→ **DIRECTIVE**
Restate each line of the listing exactly, without carrying over any pictures.

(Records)
++++++++

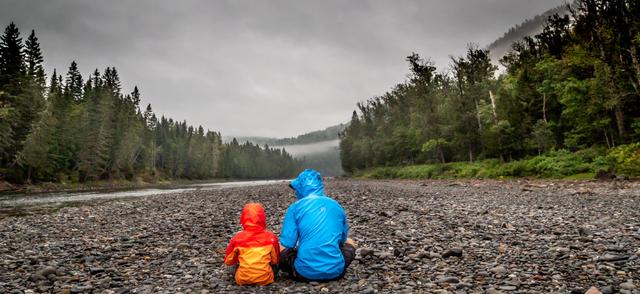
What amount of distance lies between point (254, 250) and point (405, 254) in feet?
12.3

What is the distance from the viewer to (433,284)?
5.84m

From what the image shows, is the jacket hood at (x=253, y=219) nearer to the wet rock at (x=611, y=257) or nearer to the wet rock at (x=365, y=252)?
the wet rock at (x=365, y=252)

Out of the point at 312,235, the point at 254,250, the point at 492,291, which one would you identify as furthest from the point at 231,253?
the point at 492,291

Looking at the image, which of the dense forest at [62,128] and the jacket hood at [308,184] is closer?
the jacket hood at [308,184]

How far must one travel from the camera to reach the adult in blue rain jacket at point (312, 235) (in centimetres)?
589

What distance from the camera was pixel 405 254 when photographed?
7941 millimetres

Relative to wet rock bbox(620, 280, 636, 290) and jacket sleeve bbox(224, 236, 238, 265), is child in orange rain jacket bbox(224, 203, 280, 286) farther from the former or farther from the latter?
wet rock bbox(620, 280, 636, 290)

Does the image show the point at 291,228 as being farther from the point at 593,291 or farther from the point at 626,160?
the point at 626,160

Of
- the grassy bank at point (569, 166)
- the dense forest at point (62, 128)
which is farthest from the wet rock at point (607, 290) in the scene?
the dense forest at point (62, 128)

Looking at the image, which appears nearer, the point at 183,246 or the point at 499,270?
the point at 499,270

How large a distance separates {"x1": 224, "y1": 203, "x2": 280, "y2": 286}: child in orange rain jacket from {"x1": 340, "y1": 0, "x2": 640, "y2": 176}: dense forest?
26.9m

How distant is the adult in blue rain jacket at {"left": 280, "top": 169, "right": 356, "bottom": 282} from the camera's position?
5891 mm

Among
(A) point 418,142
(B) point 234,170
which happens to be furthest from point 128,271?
(B) point 234,170

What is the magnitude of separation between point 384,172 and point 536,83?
117ft
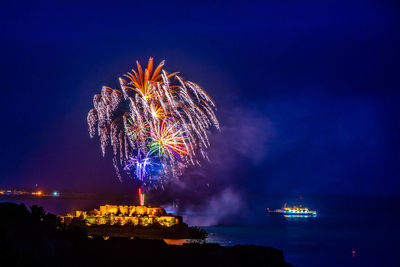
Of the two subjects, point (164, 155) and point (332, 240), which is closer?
point (164, 155)

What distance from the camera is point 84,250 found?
78.6 ft

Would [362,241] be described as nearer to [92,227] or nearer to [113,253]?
[92,227]

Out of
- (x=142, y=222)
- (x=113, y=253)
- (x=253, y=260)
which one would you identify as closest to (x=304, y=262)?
(x=142, y=222)

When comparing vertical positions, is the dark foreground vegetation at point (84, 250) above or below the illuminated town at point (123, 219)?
below

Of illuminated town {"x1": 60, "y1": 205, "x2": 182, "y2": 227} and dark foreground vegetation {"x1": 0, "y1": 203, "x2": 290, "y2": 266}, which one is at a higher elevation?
illuminated town {"x1": 60, "y1": 205, "x2": 182, "y2": 227}

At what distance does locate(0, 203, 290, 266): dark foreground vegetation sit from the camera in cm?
2016

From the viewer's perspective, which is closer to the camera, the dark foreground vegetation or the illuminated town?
the dark foreground vegetation

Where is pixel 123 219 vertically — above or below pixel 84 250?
above

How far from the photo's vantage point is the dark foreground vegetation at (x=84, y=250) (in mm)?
20156

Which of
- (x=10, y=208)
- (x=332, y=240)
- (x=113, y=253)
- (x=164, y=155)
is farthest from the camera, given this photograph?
(x=332, y=240)

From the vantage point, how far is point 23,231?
20531mm

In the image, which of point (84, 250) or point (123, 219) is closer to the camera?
point (84, 250)

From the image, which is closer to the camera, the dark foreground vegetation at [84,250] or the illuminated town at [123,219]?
the dark foreground vegetation at [84,250]

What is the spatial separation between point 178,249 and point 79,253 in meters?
6.66
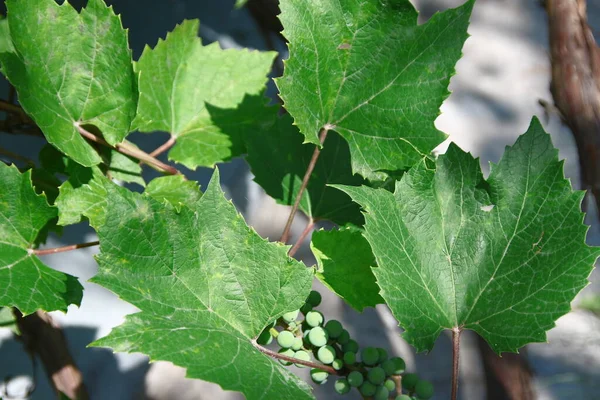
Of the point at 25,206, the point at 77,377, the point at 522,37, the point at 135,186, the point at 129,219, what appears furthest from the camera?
the point at 522,37

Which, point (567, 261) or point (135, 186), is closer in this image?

++++++++

→ **IN RESPONSE**
What amount of distance lies between point (254, 250) and point (405, 254) in feet?
12.3

What is the distance from the viewer to (433,284)?
5.84m

From what the image shows, is the jacket hood at (x=253, y=219) nearer to the wet rock at (x=611, y=257) or nearer to the wet rock at (x=365, y=252)?
the wet rock at (x=365, y=252)

Out of the point at 312,235, the point at 254,250, the point at 492,291, which one would you identify as furthest from the point at 231,253?
the point at 492,291

Looking at the image, which of the dense forest at [62,128] and the jacket hood at [308,184] is closer?
the jacket hood at [308,184]

How far must one travel from the camera to reach the adult in blue rain jacket at point (312, 235) (in centimetres)?
589

What distance from the camera was pixel 405 254 when photographed?
7941 millimetres

Relative to wet rock bbox(620, 280, 636, 290) and jacket sleeve bbox(224, 236, 238, 265), is child in orange rain jacket bbox(224, 203, 280, 286) farther from the former or farther from the latter?
wet rock bbox(620, 280, 636, 290)

Does the image show the point at 291,228 as being farther from the point at 593,291 or farther from the point at 626,160?
the point at 626,160

Of
- the grassy bank at point (569, 166)
- the dense forest at point (62, 128)
which is farthest from the wet rock at point (607, 290) in the scene?
the dense forest at point (62, 128)

Looking at the image, which appears nearer, the point at 183,246 or the point at 499,270?
the point at 499,270

How large a distance separates {"x1": 224, "y1": 203, "x2": 280, "y2": 286}: child in orange rain jacket from {"x1": 340, "y1": 0, "x2": 640, "y2": 176}: dense forest?
26.9m

How distant is the adult in blue rain jacket at {"left": 280, "top": 169, "right": 356, "bottom": 282} from the camera's position?
5891 mm

Among
(A) point 418,142
(B) point 234,170
which happens to be furthest from point 128,271?
(B) point 234,170

What is the magnitude of separation between point 384,172 and point 536,83?
117ft
Of the two subjects, point (164, 155) and point (332, 240), which is closer?
point (164, 155)

What distance from the camera is point 84,250 found?
78.6 ft

Would [362,241] be described as nearer to [92,227] or nearer to [113,253]?
[92,227]

Out of
- (x=142, y=222)
- (x=113, y=253)
- (x=253, y=260)
which one would you identify as closest to (x=304, y=262)?
(x=142, y=222)

When comparing vertical positions, is the dark foreground vegetation at point (84, 250) above or below the illuminated town at point (123, 219)?
below

Of illuminated town {"x1": 60, "y1": 205, "x2": 182, "y2": 227} and dark foreground vegetation {"x1": 0, "y1": 203, "x2": 290, "y2": 266}, which one is at a higher elevation?
illuminated town {"x1": 60, "y1": 205, "x2": 182, "y2": 227}

At what distance does locate(0, 203, 290, 266): dark foreground vegetation sit from the camera in cm?
2016

From the viewer's perspective, which is closer to the camera, the dark foreground vegetation or the illuminated town?
the dark foreground vegetation

Where is pixel 123 219 vertically — above or below pixel 84 250?
above

How far from the photo's vantage point is the dark foreground vegetation at (x=84, y=250) (in mm)?
20156

Which of
- (x=10, y=208)
- (x=332, y=240)
- (x=113, y=253)
- (x=164, y=155)
is farthest from the camera, given this photograph?
(x=332, y=240)

From the vantage point, how far is point 23,231?
20531mm

In the image, which of point (84, 250) or point (123, 219) is closer to the camera?
point (84, 250)

From the image, which is closer to the camera, the dark foreground vegetation at [84,250] or the illuminated town at [123,219]?
the dark foreground vegetation at [84,250]

What is the spatial separation between point 178,249 and point 79,253 in meters?
6.66
Of the point at 25,206, the point at 77,377, the point at 522,37, the point at 135,186, the point at 129,219, what appears furthest from the camera?
the point at 522,37

Which, point (567, 261) or point (135, 186), is closer in this image?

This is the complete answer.